Tuesday, March 31, 2009

Diagramming Geithner's Plan

Geithner Plan I

Explanation of the Toxic Asset Theory of banks' failure to lend, and the Treasury's recent proposals to "solve the problem," including the original idea behind TARP as well as Geithner's new plan of Private-Public Partnership Investment
Program. (14 minutes)

But wait, there's more!
Caveat: The criticisms are good, but the speaker's proposed alternative solution is not.

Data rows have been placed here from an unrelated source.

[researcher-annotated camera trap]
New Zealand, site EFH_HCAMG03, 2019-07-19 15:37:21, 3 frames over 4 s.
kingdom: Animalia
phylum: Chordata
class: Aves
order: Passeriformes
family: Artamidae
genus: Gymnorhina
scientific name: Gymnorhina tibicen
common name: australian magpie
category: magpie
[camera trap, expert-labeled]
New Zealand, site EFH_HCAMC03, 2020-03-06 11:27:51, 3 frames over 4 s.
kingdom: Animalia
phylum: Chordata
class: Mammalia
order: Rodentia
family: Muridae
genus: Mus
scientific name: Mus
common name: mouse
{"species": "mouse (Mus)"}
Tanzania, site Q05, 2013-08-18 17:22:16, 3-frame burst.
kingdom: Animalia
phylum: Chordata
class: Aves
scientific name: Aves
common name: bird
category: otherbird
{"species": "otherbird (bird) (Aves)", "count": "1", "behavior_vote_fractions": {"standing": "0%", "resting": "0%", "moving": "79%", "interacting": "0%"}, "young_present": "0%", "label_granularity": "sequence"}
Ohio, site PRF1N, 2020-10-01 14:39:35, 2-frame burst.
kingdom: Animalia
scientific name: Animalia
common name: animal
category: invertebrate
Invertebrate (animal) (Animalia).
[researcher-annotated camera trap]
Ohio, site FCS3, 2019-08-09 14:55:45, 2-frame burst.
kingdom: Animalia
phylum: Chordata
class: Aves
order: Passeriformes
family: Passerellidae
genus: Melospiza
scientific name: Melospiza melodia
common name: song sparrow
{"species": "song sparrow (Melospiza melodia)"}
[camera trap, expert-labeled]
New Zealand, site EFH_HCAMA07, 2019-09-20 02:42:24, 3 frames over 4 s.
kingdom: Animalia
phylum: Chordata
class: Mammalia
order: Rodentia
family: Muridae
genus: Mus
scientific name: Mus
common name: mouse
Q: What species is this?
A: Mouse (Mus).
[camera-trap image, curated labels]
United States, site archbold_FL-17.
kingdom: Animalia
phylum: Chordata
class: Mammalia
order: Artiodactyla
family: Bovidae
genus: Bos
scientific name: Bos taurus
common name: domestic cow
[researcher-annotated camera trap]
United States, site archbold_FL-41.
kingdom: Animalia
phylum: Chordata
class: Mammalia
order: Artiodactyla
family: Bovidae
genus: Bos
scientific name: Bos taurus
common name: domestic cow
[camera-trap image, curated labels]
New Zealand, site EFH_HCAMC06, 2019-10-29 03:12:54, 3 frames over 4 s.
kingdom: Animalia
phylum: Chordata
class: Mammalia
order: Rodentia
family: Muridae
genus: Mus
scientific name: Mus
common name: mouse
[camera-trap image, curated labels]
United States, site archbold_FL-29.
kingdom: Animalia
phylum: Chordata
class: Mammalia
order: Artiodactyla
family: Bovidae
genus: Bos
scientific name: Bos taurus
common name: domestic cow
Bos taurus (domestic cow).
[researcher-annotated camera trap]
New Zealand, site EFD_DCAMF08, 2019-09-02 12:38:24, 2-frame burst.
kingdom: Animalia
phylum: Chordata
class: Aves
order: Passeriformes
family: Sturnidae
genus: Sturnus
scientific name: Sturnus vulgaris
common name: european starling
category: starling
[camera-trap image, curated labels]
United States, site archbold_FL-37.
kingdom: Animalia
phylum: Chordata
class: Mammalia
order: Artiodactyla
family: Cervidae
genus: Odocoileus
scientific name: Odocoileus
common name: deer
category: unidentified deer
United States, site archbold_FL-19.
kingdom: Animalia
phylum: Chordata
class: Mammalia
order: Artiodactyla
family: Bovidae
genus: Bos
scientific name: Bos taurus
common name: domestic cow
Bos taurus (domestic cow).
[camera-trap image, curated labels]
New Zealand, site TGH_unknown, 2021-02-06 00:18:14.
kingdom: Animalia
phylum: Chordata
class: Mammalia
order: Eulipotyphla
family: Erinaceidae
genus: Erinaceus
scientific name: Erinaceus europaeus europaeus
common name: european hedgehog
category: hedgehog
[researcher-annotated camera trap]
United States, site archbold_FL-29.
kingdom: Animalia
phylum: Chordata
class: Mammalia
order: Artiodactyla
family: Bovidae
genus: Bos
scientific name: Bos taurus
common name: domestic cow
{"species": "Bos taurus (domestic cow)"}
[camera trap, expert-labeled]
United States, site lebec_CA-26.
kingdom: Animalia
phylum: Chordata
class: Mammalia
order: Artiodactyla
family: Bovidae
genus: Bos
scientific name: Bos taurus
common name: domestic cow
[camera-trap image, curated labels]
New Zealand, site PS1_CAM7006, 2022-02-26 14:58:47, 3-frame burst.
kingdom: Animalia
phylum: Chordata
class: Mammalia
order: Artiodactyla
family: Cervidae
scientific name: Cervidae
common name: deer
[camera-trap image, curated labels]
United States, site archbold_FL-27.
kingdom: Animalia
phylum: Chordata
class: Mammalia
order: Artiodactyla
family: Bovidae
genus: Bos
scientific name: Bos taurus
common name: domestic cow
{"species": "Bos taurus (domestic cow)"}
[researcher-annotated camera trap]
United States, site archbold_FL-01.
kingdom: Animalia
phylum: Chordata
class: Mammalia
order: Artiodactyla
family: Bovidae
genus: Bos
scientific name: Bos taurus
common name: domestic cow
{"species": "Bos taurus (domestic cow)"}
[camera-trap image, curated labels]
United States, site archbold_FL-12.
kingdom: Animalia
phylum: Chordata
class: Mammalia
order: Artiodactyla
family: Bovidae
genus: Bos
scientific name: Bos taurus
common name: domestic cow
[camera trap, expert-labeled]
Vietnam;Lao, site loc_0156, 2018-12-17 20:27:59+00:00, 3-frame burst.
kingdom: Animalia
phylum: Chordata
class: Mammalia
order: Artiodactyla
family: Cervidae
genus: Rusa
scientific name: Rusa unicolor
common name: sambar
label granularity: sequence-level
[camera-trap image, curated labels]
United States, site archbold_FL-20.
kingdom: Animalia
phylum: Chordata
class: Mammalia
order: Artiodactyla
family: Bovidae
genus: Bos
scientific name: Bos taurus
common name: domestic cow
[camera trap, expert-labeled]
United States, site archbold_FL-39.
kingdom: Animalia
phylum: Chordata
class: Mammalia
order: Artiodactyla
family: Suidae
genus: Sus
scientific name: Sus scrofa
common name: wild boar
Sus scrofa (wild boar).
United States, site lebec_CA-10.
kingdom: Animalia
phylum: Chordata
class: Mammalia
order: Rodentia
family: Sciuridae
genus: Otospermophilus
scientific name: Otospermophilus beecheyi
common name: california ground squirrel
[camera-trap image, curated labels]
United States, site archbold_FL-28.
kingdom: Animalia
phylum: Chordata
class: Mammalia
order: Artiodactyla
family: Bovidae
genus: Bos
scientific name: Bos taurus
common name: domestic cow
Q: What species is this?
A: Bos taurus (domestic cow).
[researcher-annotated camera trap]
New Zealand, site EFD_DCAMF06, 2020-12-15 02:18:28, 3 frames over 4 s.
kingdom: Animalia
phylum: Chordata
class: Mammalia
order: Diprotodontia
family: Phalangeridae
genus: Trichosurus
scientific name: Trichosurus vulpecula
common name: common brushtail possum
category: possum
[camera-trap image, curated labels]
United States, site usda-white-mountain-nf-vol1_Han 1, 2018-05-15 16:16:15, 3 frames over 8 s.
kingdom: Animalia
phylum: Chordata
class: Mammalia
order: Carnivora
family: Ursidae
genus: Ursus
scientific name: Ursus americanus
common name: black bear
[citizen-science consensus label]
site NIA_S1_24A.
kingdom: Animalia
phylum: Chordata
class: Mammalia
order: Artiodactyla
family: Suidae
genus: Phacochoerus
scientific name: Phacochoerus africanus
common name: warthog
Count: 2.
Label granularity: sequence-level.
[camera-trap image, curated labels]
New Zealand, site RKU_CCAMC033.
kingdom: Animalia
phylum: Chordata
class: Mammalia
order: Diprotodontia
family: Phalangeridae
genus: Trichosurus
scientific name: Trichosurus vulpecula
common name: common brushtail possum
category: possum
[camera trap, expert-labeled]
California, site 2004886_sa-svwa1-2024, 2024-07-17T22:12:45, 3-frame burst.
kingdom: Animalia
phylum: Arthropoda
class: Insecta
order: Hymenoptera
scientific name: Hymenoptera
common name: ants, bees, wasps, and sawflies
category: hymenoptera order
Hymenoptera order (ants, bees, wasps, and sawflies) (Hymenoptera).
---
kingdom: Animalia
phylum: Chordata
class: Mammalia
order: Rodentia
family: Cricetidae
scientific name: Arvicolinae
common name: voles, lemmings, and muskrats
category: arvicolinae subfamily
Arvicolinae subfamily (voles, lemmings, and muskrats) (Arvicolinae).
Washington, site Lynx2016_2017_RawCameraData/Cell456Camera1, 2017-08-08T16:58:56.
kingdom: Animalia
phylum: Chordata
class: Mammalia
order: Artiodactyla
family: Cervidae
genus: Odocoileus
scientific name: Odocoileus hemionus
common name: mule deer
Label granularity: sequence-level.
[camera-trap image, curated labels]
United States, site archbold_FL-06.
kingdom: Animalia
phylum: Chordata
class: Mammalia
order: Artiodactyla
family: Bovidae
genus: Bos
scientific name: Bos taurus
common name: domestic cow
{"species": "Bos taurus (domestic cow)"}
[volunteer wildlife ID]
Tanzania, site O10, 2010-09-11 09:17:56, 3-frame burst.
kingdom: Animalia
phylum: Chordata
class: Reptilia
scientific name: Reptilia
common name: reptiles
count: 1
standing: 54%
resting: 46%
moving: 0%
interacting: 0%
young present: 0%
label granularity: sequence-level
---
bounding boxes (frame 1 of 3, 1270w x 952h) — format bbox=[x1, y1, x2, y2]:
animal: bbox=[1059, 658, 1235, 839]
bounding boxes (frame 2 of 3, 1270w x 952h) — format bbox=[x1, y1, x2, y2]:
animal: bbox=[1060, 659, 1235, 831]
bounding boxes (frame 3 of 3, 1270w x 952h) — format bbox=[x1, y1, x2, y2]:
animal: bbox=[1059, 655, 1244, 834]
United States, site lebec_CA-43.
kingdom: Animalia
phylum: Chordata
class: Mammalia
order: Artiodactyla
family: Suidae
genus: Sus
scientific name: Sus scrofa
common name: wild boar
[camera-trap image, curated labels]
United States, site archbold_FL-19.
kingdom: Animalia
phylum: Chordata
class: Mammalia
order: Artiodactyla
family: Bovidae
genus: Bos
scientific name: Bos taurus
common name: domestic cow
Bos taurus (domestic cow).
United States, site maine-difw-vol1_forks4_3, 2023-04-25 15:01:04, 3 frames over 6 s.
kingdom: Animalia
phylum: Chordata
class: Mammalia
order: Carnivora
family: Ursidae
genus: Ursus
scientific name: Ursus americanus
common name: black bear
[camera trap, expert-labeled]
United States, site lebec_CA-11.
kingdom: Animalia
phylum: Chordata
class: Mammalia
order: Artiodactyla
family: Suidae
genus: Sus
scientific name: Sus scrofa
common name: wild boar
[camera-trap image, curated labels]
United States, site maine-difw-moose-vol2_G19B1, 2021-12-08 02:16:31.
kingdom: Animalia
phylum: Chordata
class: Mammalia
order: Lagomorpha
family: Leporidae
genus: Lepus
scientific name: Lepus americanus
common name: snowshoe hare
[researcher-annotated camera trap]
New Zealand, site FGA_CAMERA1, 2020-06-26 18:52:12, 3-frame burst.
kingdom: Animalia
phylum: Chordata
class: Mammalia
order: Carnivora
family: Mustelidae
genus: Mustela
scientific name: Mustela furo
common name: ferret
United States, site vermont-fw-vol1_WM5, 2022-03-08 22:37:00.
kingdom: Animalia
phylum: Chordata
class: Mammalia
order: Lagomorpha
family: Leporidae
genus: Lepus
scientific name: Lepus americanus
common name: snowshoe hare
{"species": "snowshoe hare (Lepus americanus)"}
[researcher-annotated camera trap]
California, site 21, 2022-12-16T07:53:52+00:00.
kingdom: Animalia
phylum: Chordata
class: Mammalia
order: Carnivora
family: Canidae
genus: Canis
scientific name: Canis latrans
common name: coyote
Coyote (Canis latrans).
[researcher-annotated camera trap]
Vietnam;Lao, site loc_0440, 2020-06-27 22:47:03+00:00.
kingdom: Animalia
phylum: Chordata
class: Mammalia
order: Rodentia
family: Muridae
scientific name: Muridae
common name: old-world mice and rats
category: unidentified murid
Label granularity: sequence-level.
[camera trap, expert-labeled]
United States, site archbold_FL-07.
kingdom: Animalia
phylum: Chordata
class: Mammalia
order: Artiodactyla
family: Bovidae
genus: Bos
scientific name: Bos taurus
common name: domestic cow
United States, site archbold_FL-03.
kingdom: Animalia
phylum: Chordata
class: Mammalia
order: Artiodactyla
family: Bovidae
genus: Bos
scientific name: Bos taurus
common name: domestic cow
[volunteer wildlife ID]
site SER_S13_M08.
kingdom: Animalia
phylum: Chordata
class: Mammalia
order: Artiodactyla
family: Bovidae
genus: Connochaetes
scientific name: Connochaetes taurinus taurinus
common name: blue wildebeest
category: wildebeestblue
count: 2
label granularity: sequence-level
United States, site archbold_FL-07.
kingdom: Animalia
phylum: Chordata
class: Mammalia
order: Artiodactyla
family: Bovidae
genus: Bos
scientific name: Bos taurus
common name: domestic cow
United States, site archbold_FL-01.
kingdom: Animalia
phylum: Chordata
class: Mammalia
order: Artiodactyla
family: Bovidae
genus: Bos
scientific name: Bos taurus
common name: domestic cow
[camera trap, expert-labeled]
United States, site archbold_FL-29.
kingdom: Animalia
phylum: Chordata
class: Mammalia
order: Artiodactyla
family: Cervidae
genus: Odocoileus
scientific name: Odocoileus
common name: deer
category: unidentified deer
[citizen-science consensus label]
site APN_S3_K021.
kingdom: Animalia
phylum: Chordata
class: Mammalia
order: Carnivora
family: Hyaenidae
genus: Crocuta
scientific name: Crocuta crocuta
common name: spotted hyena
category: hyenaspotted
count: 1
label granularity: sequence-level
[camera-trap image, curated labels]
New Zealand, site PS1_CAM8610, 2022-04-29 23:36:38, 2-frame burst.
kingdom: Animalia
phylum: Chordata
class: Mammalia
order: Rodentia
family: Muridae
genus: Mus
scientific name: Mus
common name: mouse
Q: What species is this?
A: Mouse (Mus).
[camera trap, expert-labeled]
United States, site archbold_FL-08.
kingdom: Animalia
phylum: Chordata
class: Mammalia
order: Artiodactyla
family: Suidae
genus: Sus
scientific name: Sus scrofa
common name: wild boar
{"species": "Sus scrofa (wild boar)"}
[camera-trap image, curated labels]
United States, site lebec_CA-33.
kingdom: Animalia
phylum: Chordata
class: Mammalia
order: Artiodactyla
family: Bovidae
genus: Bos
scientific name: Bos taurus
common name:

Geithner Plan II (12 minutes)

These clips demonstrate how the new plan sets us up for yet even more government-subsidized risk through "investment" scenarios which end in either private gain or socialized loss. Additionally, the government's diagnosis is flawed on several levels.

The problems Geithner's plan aims at solving appear to be primarily: (1) potential bank insolvency if "toxic assets" are sold at market price, and (2) the failure of banks to loan in spite of recent and copious money infusions from the government. The first aspect is to be addressed by providing banks with an indirect bailout--government assistance to buy off bad assets via shared equity-risk and non-recourse loans. In regard to the second, other reasons besides toxic assets may be why banks aren't lending, perhaps most importantly, the scarcity of credit-worthy borrowers. Bailing banks out from underneath their self-inflicted exposure to declining asset values won't change the fact that people who are good credit-risks aren't interested in acquiring more debt.